→ **文書の抜粋**:
########
今回はいつも一緒に活動させていただいているリハ医の望月亮先生が在宅リハビリテーションについてわかりやすく説明されていたので、先生の許可を得てまとめ記事を書かせていただきます。
開業医や訪問リハビリテーション、通所リハビリテーション(デイケア)、訪問看護ステーションなど、「在宅リハビリテーション」に関わる職種は意外と多いのではないでしょうか。
特にリハビリテーションを専門としていない医師や看護師、介護保険サービスをマネジメントするケアマネージャーにとって在宅リハビリテーションについて知ることはとても大切です。
一般的に、病院での急性期リハビリテーションや回復期リハビリテーションでは、「治療中の廃用症候群を予防して自宅に退院する」「身体機能を高めて自分で出来ることを増やして自宅に退院する」といった、明確な目標が立てやすいです。
一方で在宅でのリハビリテーションは自宅の環境や経済面、個人の価値観などが病院に比べてより影響しやすく、目標設定が難しいと考えられがちです。
また、医師がいる診療所と療法士がいる訪問看護ステーションなどが別施設であることが多く、リハビリテーションを処方・指示する医師と実施する療法士がコミュニケーションをとりづらいことも多いでしょう。
だからこそ、多職種・多事業所で1人の患者さんについての方向性を一致させ、目標設定を明確にすることが大切です。
目標設定をするために、医師は診断をする必要があります。ここでは疾患の診断ではなく、「障害」の診断をすることが重要です(① Prognosis)。さらに、そこに患者さん本人やご家族の希望や価値観を反映させること(② Hope)、そして在宅生活を維持するために(希望とは合致しなくても)必要なこと・考慮すべきこと(③ Need)もあり、これらの①〜③を複合して目標を見出すことになります。
①障害の診断で重要なことは、機能予後を予測することです。つまり、この患者さんはどの程度動けるようになるか、食べられるようになるか、といったことです。栄養状態などの内科的な状態も考慮します。
②患者さん本人やご家族の希望や価値観で多いものとして「トイレに1人で行きたい」「〇〇が食べたい」といったものが挙げられます。その希望を叶えるためにどんな身体機能が必要か、あるいは代償手段が必要かを考えます。
########
→ **提示データ**:
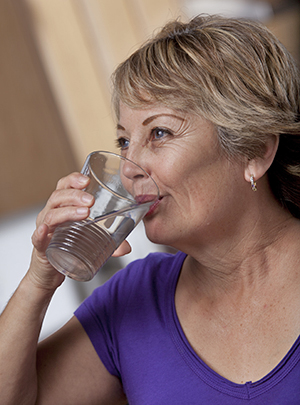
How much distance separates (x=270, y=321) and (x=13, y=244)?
165cm

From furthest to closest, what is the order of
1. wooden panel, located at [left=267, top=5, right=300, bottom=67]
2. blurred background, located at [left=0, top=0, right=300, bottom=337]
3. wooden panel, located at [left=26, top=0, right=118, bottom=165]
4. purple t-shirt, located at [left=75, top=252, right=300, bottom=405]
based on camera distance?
wooden panel, located at [left=26, top=0, right=118, bottom=165] < blurred background, located at [left=0, top=0, right=300, bottom=337] < wooden panel, located at [left=267, top=5, right=300, bottom=67] < purple t-shirt, located at [left=75, top=252, right=300, bottom=405]

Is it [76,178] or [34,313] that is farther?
[34,313]

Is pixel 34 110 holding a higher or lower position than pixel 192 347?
higher

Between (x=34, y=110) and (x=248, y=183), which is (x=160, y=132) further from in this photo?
(x=34, y=110)

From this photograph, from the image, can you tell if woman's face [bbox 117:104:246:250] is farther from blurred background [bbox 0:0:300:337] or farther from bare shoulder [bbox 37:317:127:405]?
blurred background [bbox 0:0:300:337]

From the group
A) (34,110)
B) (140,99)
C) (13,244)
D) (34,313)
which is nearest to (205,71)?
(140,99)

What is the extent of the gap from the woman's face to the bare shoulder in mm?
429

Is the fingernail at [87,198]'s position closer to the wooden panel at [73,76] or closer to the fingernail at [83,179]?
the fingernail at [83,179]

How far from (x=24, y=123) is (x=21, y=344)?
1.99 metres

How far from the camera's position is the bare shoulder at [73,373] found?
1.30 m

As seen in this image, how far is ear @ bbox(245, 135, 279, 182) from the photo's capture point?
49.8 inches

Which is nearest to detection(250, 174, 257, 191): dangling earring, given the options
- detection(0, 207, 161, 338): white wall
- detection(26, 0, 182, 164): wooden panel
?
detection(0, 207, 161, 338): white wall

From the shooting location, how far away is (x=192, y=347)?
4.15 ft

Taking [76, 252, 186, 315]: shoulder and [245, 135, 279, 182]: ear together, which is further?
[76, 252, 186, 315]: shoulder
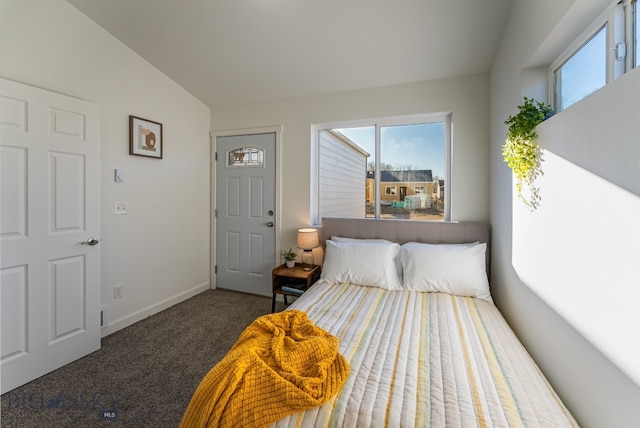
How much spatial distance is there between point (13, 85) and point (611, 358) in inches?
136

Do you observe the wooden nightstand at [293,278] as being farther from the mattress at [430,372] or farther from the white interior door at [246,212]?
the mattress at [430,372]

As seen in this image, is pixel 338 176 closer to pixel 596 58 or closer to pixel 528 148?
pixel 528 148

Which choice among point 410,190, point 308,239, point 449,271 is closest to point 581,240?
point 449,271

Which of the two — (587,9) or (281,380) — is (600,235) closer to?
(587,9)

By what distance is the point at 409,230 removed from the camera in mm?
2768

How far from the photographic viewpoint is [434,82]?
2.72m

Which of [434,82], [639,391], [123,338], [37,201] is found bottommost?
[123,338]

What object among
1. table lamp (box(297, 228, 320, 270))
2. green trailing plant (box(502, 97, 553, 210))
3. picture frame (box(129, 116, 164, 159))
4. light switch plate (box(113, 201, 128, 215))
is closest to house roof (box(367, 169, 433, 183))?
table lamp (box(297, 228, 320, 270))

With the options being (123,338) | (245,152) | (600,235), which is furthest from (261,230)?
(600,235)

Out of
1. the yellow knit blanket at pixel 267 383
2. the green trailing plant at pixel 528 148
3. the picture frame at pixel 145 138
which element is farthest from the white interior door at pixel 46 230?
the green trailing plant at pixel 528 148

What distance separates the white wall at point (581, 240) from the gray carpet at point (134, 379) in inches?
80.9

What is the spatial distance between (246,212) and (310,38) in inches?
83.0

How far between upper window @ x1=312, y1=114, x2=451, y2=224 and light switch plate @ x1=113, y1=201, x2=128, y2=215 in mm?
1956

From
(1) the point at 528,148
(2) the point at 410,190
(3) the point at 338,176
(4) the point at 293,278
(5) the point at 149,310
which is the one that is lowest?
(5) the point at 149,310
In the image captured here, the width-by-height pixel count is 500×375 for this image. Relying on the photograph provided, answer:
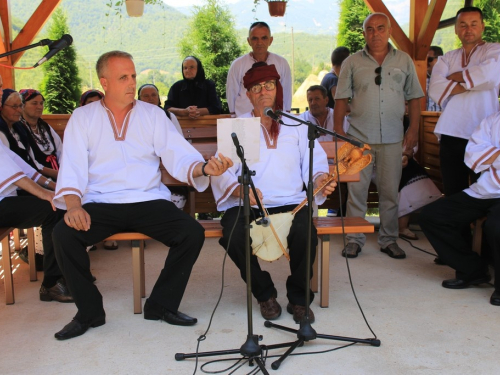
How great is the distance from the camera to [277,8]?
8.05 m

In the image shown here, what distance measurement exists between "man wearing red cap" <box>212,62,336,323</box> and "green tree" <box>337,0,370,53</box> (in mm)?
8651

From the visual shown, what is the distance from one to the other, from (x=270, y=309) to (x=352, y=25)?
9593 millimetres

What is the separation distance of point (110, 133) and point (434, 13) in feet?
16.7

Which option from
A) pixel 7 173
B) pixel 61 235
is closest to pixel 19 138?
pixel 7 173

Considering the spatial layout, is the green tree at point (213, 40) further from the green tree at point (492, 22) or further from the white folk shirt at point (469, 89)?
the white folk shirt at point (469, 89)

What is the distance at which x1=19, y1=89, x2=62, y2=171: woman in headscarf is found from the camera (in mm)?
5004

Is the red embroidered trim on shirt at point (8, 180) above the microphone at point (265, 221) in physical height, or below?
above

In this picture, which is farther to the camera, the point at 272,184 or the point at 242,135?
the point at 272,184

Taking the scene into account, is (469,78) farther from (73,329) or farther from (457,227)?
(73,329)

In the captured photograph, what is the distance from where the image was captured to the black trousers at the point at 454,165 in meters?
4.73

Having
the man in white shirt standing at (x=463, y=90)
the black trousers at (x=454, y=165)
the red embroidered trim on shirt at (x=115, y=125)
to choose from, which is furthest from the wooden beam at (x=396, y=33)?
the red embroidered trim on shirt at (x=115, y=125)

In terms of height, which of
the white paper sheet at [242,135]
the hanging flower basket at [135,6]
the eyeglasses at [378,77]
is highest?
the hanging flower basket at [135,6]

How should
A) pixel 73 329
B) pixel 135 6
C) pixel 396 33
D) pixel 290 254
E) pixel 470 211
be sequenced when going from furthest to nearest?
1. pixel 135 6
2. pixel 396 33
3. pixel 470 211
4. pixel 290 254
5. pixel 73 329

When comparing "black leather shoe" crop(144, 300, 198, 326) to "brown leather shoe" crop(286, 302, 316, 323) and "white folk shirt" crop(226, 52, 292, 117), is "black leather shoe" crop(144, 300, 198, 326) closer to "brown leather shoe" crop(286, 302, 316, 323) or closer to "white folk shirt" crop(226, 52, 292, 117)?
"brown leather shoe" crop(286, 302, 316, 323)
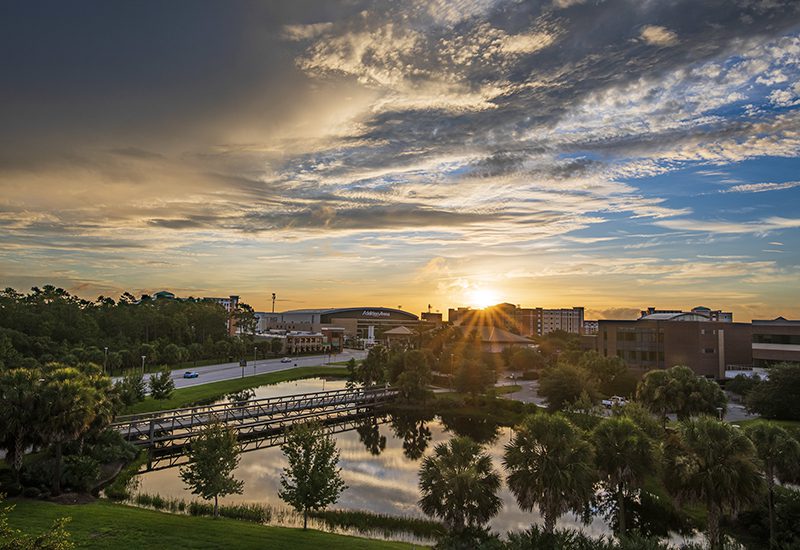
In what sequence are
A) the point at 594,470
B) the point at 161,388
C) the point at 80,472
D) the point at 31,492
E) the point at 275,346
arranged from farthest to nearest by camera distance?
the point at 275,346
the point at 161,388
the point at 80,472
the point at 31,492
the point at 594,470

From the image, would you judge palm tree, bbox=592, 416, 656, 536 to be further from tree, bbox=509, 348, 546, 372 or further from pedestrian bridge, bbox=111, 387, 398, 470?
tree, bbox=509, 348, 546, 372

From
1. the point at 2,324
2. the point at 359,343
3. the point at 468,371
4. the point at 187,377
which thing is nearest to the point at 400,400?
the point at 468,371

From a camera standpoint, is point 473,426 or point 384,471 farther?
point 473,426

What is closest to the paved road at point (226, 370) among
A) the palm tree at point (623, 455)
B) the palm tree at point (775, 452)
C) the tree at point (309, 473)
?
the tree at point (309, 473)

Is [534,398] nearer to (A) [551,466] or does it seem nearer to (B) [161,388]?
(B) [161,388]

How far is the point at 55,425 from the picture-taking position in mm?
28422

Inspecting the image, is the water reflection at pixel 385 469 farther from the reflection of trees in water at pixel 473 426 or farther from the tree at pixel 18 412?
the tree at pixel 18 412

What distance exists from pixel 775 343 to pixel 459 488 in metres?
89.6

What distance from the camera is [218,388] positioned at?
7506 cm

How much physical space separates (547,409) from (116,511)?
46357 millimetres

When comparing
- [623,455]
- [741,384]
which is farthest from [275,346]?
[623,455]

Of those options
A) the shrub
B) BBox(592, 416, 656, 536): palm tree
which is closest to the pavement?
BBox(592, 416, 656, 536): palm tree

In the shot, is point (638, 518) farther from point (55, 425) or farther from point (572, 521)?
point (55, 425)

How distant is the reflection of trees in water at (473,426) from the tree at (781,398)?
27752mm
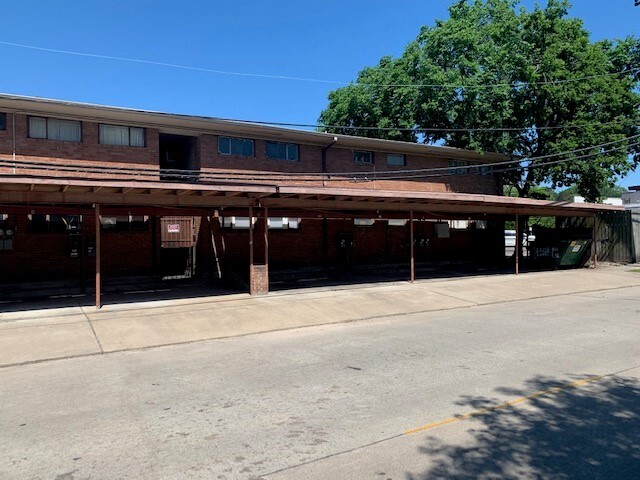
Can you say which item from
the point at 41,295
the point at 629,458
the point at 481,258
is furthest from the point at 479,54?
the point at 629,458

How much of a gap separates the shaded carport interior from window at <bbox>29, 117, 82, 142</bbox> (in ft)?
9.33

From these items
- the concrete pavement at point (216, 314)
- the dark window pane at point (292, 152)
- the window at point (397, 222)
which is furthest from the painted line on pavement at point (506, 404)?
the window at point (397, 222)

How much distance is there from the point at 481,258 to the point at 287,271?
12103mm

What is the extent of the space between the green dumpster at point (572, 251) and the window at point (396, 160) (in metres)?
8.59

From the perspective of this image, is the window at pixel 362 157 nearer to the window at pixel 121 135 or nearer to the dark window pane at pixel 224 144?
→ the dark window pane at pixel 224 144

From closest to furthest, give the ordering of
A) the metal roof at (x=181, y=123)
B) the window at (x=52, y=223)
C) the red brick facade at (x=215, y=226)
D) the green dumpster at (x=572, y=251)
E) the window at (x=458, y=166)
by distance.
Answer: the metal roof at (x=181, y=123) → the red brick facade at (x=215, y=226) → the window at (x=52, y=223) → the green dumpster at (x=572, y=251) → the window at (x=458, y=166)

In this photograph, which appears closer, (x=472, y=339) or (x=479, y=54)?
(x=472, y=339)

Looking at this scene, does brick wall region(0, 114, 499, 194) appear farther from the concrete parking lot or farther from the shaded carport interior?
the concrete parking lot

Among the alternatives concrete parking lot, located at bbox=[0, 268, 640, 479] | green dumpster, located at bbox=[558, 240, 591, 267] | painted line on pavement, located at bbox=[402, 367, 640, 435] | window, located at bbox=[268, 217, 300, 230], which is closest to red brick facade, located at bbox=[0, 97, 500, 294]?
window, located at bbox=[268, 217, 300, 230]

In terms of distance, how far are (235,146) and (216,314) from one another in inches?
362

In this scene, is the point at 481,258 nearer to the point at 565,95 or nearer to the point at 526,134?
the point at 526,134

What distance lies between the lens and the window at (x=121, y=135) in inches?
647

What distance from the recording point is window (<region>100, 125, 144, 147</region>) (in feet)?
53.9

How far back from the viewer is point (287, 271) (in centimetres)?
1952
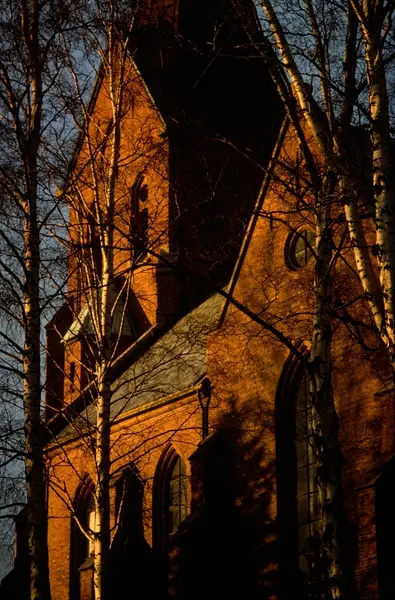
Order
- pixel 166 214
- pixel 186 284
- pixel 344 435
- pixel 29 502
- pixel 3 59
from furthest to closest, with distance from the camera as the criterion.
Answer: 1. pixel 186 284
2. pixel 166 214
3. pixel 344 435
4. pixel 3 59
5. pixel 29 502

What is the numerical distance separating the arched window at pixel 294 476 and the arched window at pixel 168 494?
4.89 meters

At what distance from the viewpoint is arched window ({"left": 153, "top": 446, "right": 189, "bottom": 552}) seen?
2744 centimetres

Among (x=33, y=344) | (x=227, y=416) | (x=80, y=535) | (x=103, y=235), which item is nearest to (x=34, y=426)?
(x=33, y=344)

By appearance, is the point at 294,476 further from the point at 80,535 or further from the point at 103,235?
the point at 80,535

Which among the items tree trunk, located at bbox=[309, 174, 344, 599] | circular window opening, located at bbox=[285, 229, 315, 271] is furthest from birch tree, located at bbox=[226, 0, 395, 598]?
circular window opening, located at bbox=[285, 229, 315, 271]

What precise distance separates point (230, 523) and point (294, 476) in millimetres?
1736

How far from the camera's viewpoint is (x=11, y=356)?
16.9 m

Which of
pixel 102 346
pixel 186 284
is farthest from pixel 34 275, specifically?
pixel 186 284

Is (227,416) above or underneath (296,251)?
underneath

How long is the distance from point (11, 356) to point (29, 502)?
2.19m

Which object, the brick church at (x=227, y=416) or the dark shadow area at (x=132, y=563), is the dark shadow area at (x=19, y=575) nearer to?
the brick church at (x=227, y=416)

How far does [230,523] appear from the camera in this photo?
23.5 m

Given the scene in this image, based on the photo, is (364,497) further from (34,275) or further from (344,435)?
(34,275)

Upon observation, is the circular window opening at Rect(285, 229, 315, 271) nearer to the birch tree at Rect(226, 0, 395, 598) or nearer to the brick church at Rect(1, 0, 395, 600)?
the brick church at Rect(1, 0, 395, 600)
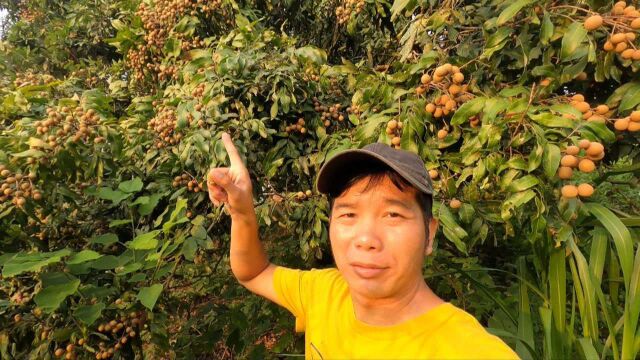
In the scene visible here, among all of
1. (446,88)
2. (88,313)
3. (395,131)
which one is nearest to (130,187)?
(88,313)

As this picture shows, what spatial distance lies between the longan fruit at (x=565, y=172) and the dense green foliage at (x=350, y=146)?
0.13 feet

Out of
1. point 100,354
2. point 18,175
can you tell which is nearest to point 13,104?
point 18,175

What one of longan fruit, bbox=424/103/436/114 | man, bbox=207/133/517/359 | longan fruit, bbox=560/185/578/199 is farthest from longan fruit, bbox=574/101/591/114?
man, bbox=207/133/517/359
########
→ **作業指示**: 在宅リハビリテーションについての文書の抜粋によると、目標設定のために医師が診断すべきなのは、疾患ではなく何ですか？

→ **演習結果**: 「障害」です。